Ein Lindy-Hop-Festival, irgendwo, wo es schön  und mein ehemaliger Tanzpartner weit weg ist.

Und Erdbeerkuchen.

Wie denn, was denn

Vor zwei Wochen hat meine Freundin geheiratet, unter den Gästen ein Freund von ihr, den seh ich zum ersten Mal und weiß: Cute. Er macht den Mund auf und ich denke, wir haben nichts gemeinsam, und das denke ich noch immer, jetzt, wo er mich morgen besuchen kommt.

Entschuldigung, was machst du da?, fragt etwas in mir, entrüstet und besorgt. Ergibt das etwa Sinn?

Grumpy wirft ein, dass wir jetzt für den Typen die Wohnung aufräumen müssen und er darauf echt keinen Bock hat.

Mein besorgter Teil sagt: Wenn es doch eh nicht passt. Nur unnötiger Stress, und dann am Ende anstrengende Gespräche und Enttäuschung.

Warum kommt der überhaupt? Auf der Hochzeit hab ich kaum mit ihm geredet, hinterher schreib ich ihm: Treffen wir uns?, weil es in mir knistert, wenn er in der Nähe ist, und er antwortet: Klar doch. – Find ich gar nicht so klar, aber trotzdem schön. Ich freu mich auf das Wochenende.

Nur dass ein weiterer Teil von mir auf deinem Rücken hockt und sich mit beiden Ärmchen um deinen Hals klammert, weil wir dein Vogelgesicht und dein Lächeln so sehr mögen und weil wir gerne neben dir liegen in der Nacht, und weil wir uns so ungewöhnlich wohl fühlen in deiner Gegenwart.

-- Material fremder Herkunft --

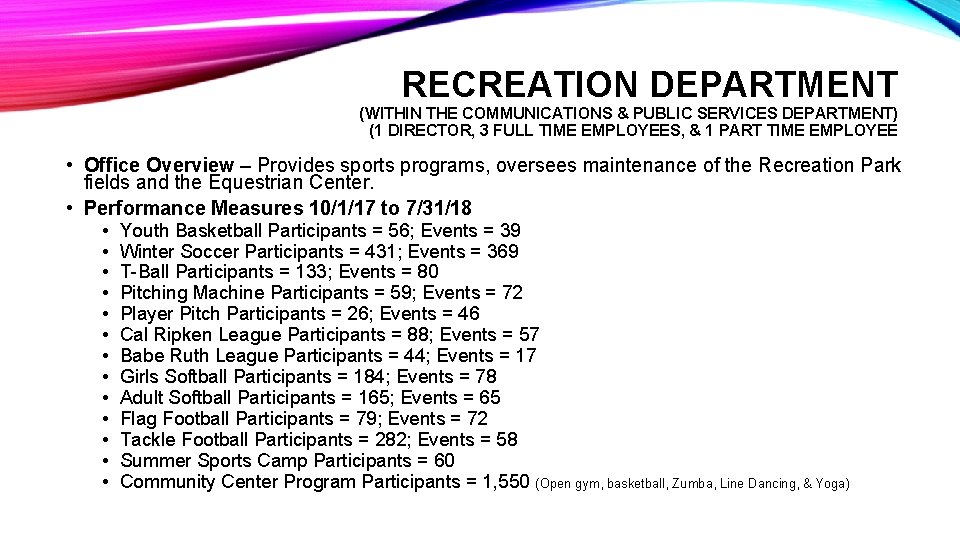 RECREATION DEPARTMENT
(WITHIN THE COMMUNICATIONS & PUBLIC SERVICES DEPARTMENT)
(1 DIRECTOR, 3 FULL TIME EMPLOYEES, & 1 PART TIME EMPLOYEE

• Office Overview – Provides sports programs, oversees maintenance of the Recreation Park fields and the Equestrian Center.
• Performance Measures 10/1/17 to 7/31/18
  • Youth Basketball Participants = 56; Events = 39
  • Winter Soccer Participants = 431; Events = 369
  • T-Ball Participants = 133; Events = 80
  • Pitching Machine Participants = 59; Events = 72
  • Player Pitch Participants = 26; Events = 46
  • Cal Ripken League Participants = 88; Events = 57
  • Babe Ruth League Participants = 44; Events = 17
  • Girls Softball Participants = 184; Events = 78
  • Adult Softball Participants = 165; Events = 65
  • Flag Football Participants = 79; Events = 72
  • Tackle Football Participants = 282; Events = 58
  • Summer Sports Camp Participants = 60
  • Community Center Program Participants = 1,550 (Open gym, basketball, Zumba, Line Dancing, & Yoga)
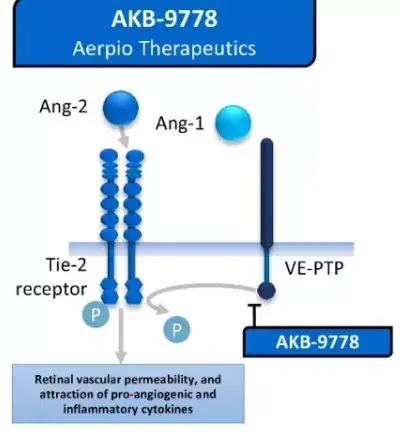 AKB-9778
Aerpio Therapeutics

Ang-2

Ang-1

Tie-2 receptor

VE-PTP

P

P

AKB-9778

Retinal vascular permeability, and attraction of pro-angiogenic and inflammatory cytokines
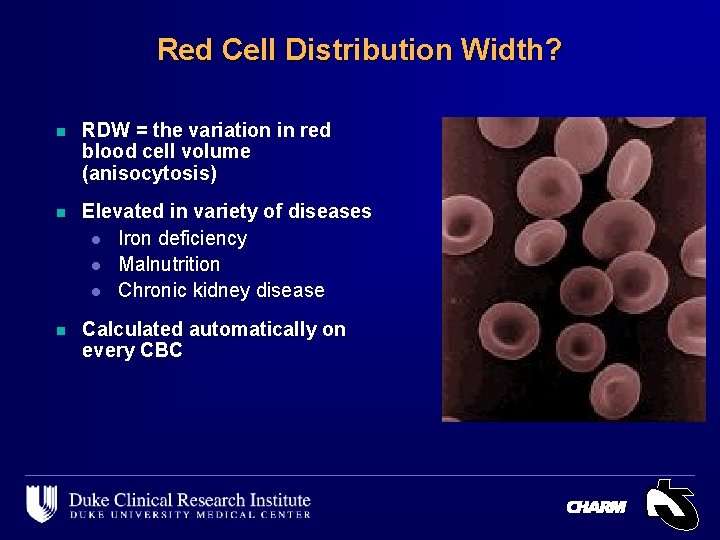 Red Cell Distribution Width?

- RDW = the variation in red blood cell volume (anisocytosis)
- Elevated in variety of diseases
  - Iron deficiency
  - Malnutrition
  - Chronic kidney disease
- Calculated automatically on every CBC

Duke Clinical Research Institute
DUKE UNIVERSITY MEDICAL CENTER

CHARM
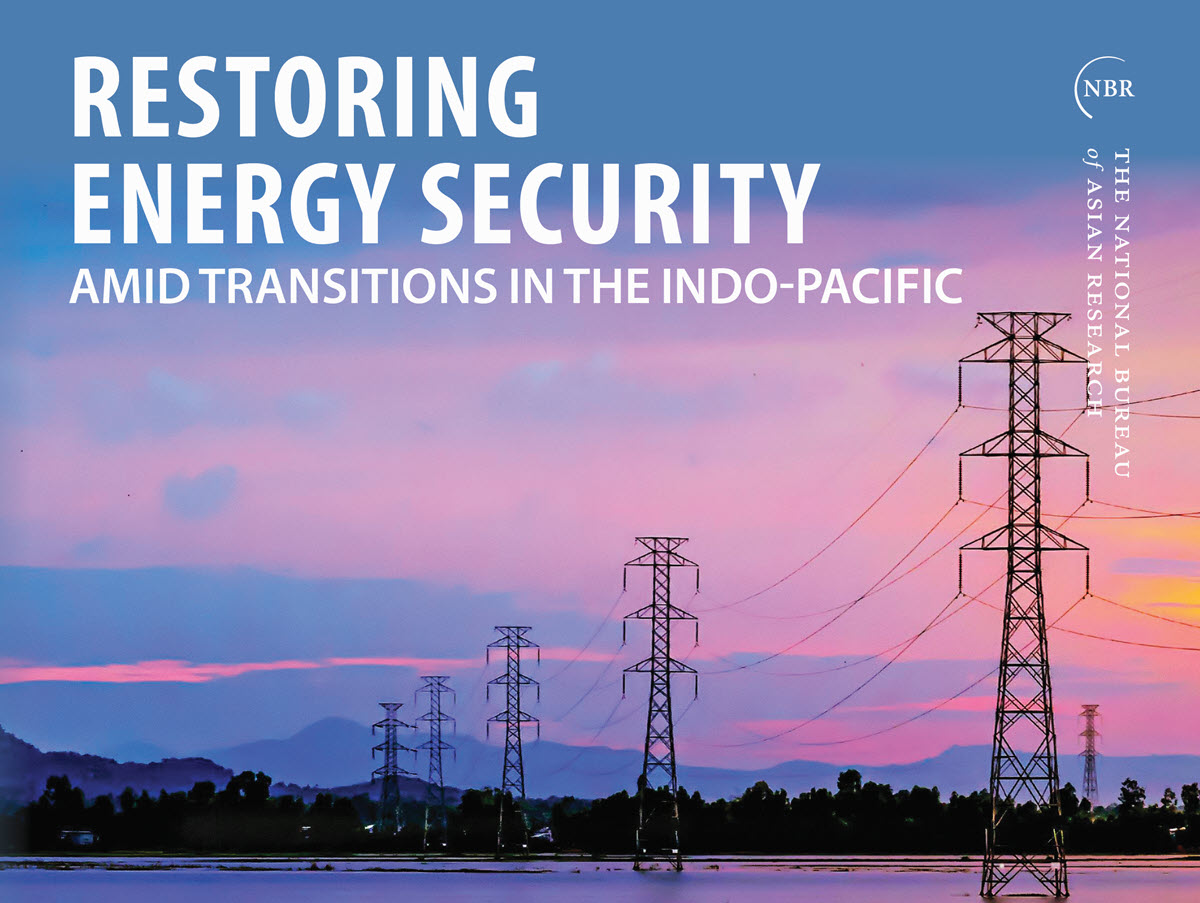 RESTORING ENERGY SECURITY
AMID TRANSITIONS IN THE INDO-PACIFIC

NBR

THE NATIONAL BUREAU of ASIAN RESEARCH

Und ich möchte immer noch mehr herausfinden über dich/dich und mich in unserem seltsamen, unaufgeregten Verhältnis – auf das uns einzulassen wir nicht mit Haut und Haaren bereit zu sein scheinen, wir beide nicht. Das ist ein Widerspruch, den ich nicht aufgelöst bekomme.

Es ist überhaupt alles voller Widersprüche. Dass ich keine Lust hatte, dir das alles zu sagen, weil du von selbst nicht darüber redest außer in Randbemerkungen, jetzt aber alles hier aufschreibe, wo ich genau weiß, dass du es lesen wirst: widersprüchlich.

In meinem unbelehrbaren Herzen: du

Auf der Abschlussparty fühl ich mich elend, weil ich das Festival nicht genießen konnte; du setzt dich neben mich und fragst, ob alles okay ist. Nein, sage ich, und deine Hand bleibt auf meinem Rücken, ich kann dich nicht anschauen (ich will so sehr, dass du da bleibst, dass ich mir wünsche, du würdest weggehen).

Sollen wir tanzen?, fragst du, und ich sage, was ich noch nie gesagt habe. Dieses Nein fühlt sich schrecklich an, und du fühlst es auch: Nein?, wiederholst du, weil es so unvorstellbar und verkehrt ist, dass wir beide nicht miteinander tanzen sollen.

Ich schüttle den Kopf, und damit zerschlage ich das Band zwischen uns, und es tut so weh.

Gefühlskater: Hingeben hinnehmen

Wie ich dich besuchen komme, weiß ich, dass ich heute verliebt in dich sein werde, und ich zaudere kurz vor dem Gefühl. Dann nehm ich es an, weil es schön ist, und es ist wirklich schön, so weich zu sein und für einen Abend, eine Nacht und einen Morgen die üblichen Schranken fallenzulassen.

Das Grübeln kommt am nächsten Tag, das hab ich in Kauf genommen, aber jetzt sitz ich eben da und – grüble.